The rest of the show related to a period in the 1970s when Conrad lived in Times Square. His personal experience of carving out a domestic existence in this uninviting territory was presented on almost equal footing with the projects he worked on during that time via anecdotal, autobiographical wall texts and the display of two chunks of asbestos, standing in for toxic flakes that flew into his family’s Forty-Second Street window. Waterworks, 1972/2012, consisted of recently edited footage of a mock hippie solstice ritual staged by Conrad and his then wife, Beverly Grant, in the narrow pedestrian triangle between Broadway and Seventh Avenue. While a nearby open water main gushes up like a fountain in the center of Times Square, the performance troupe prances over exhaust grates to the sound of conch shells and bongos, seemingly impervious to the amplified signage and tourists surrounding them. The piece has a sardonic effect similar to Jack Smith’s defiant masquerades, as a performative, lived resistance to the towering dominance of commerce and its attendant normative imperatives.

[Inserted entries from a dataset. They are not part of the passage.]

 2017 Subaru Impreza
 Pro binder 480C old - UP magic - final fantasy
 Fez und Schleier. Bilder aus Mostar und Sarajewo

Around the same time, Conrad made Loose Connection, 1972/2011, on a family errand to the grocery store, using a contraption he’d designed to make a Super 8 camera rotate intermittently and take a few frames at each pause. This was meant to supplant the cameraperson’s orientation with a mechanically regulated one, introducing a “space shutter” to the filmic equation. The result is a flickering, kaleidoscopic portrait of ’70s midtown. But there is a disjuncture between the blurred images, which had been slowed down in their translation to a 16-mm print, and the real-time audio accompanying them; any wistfulness evoked by the visual traces of a bygone era is pierced with the familiar sounds of honking traffic and Conrad’s matter-of-fact explanation to inquisitive passersby that “this is an experiment.”